Under Rule 10b-5-1, pre-arranged trading plans by insiders are: I permitted only if the provisions cannot be altered during the plan's life II permitted only if the provisions can be altered during the plan's life III given a safe harbor to officers and directors against an "insider trading" prosecution if the plan is followed IV given a right of rescission for any trades that are deemed to be a violation of the insider trading rules A. I and III B. I and IV C. II and III D. II and IV

The best answer is A. We all know that insiders are prohibited from trading based on material non-public information. In 2000, the SEC issued a "safe-harbor" rule that permits statutory insiders (officers, directors and 10% shareholders) to set up a written plan for trading that company's securities. Such a written plan specifies the future date with amount on which securities are to be bought and sold; or specifies the algorithm to be used for determining the amount and date of future purchases or sales. Once the plan is in force, the "insider" cannot have any further influence on trades effected under the plan. As long as the insider adheres to such a written trading plan, that person is given a "safe harbor" from being accused of using "inside information" as the basis for the trades that occur based on adhering to the plan.

Under Regulation M, the maximum restricted period for trading a subject security by a syndicate member that is NOT a market maker is: A. 1 day B. 5 days C. 10 days D. 20 days

The best answer is B. During the cooling off period for "add-on" offerings, Regulation M places restrictions on syndicate members that are not market makers from trading that issuer's securities. The idea is that the syndicate members will not attempt to bid up the price of the issuer's outstanding shares, in order to be able to raise the POP of the additional issue. The rule states that: If the security is actively traded (average daily trading volume of $1,000,000 or more and public float of at least $150,000,000), there are no restrictions placed on market makers trading the issue prior to the distribution. The idea here is that this issue is too big for the price to be manipulated. This is called a "Tier 1" issue. If the security has an average daily trading volume of $100,000 and a public float of at least $25,000,000, the restricted period is the business day prior to the effective date. This is called a "Tier 2" issue. Any other security not meeting these minimums is a "Tier 3" issue and is subject to a restricted period of 5 business days prior to the effective date.

An issuer making a tender offer for its non-convertible bonds and later increases the price being offered by 10%. Which statement is TRUE? A. The increase in the tender price has no effect on the life of the offer B. The increase in the tender price increases the life of the offer by another 5 business days C. The increase in the tender price increases the life of the offer by another 10 business days D. The increase in the tender price increases the life of the offer by another 20 business days

The best answer is B. An issuer would consider tendering for its outstanding bonds when it has debt outstanding that is not callable, but it has excess funds that it believes would be best used to reduce the amount of debt outstanding.

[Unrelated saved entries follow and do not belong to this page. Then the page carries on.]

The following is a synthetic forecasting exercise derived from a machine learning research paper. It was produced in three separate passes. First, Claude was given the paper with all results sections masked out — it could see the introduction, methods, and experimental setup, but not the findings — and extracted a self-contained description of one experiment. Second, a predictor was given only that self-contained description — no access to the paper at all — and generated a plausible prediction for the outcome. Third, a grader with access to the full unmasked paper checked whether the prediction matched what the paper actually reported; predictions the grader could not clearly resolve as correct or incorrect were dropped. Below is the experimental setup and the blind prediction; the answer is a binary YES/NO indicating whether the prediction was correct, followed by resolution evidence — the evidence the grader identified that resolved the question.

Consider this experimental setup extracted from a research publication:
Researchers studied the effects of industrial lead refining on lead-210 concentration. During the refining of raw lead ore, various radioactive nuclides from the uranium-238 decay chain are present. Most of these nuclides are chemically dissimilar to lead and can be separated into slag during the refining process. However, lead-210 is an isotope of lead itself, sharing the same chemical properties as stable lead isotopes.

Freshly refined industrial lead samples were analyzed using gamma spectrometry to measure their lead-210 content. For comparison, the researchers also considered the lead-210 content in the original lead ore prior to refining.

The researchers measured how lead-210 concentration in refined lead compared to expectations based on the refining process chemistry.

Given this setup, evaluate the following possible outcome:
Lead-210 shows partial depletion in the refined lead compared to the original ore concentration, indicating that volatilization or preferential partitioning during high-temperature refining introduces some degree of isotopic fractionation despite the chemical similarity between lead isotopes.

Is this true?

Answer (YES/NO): NO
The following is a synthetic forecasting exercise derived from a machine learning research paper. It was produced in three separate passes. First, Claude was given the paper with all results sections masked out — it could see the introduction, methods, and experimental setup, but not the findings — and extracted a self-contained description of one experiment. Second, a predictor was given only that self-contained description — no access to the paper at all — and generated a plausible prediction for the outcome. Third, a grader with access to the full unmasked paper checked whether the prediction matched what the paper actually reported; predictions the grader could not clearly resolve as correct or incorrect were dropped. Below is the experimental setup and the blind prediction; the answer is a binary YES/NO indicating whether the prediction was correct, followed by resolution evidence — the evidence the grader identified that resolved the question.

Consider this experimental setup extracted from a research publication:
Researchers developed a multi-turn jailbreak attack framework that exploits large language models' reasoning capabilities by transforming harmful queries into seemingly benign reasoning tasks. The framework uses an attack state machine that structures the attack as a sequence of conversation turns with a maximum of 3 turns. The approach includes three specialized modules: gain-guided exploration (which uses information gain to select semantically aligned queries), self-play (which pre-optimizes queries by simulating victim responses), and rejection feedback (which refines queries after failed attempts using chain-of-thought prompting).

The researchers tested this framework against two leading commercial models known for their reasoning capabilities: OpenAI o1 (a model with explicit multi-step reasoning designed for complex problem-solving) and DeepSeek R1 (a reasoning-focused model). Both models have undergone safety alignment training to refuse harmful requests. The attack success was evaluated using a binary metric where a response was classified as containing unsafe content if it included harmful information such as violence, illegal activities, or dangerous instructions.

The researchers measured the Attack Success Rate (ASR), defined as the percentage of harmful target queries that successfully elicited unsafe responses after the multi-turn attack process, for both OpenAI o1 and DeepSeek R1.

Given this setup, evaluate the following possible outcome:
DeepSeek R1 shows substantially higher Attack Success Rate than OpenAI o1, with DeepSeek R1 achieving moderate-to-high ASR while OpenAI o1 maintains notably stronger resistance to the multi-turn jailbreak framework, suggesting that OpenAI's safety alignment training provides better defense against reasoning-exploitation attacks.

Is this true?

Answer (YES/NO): NO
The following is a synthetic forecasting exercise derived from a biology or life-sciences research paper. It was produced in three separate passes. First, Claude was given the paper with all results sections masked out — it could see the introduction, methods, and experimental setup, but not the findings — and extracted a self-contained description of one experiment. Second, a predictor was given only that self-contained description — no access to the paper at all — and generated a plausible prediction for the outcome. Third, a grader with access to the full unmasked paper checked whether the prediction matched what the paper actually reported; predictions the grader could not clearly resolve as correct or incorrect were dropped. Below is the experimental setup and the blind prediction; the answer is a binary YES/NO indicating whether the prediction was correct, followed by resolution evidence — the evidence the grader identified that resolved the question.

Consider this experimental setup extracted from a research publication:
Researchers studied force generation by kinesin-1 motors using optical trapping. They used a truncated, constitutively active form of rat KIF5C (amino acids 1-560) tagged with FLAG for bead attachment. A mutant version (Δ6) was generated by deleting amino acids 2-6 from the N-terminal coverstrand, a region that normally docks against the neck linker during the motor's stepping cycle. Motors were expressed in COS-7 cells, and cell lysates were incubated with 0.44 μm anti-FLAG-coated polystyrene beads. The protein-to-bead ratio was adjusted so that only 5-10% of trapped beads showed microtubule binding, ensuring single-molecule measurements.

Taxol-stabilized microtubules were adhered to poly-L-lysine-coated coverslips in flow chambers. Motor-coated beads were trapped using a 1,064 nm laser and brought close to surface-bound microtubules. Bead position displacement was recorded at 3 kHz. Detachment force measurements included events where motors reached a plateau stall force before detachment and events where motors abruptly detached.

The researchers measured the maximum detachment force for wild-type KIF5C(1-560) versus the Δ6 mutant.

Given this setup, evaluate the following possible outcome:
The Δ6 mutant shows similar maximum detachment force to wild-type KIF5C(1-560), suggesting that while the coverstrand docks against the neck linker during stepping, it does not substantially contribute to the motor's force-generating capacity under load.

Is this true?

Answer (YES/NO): NO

A tender offer is made to the bondholders, who have the choice of tendering or not. Unlike stock tender offers, where the initial offer must be held out for 20 business days, here the initial life of the offer is only 5 business days. (The life is shorter because this tender offer is being made by the issuer, not an outsider.) Unlike stock tender offers, where there is typically a contingency that a minimum number of shares be tendered, these are "any and all offers" - so if a bondholder tenders, he or she will receive the tender price for the bonds. If the issuer does not get enough bonds tendered, the issuer can "sweeten" the offer. This extends the offer by another 5 business days, and the sweetened price is given to all bonds tendered. (While the initial offer specifies a price to be paid, or a price based on a spread to a benchmark debt security, the actual price paid on the tendered bonds is not set until that last business day of the offer).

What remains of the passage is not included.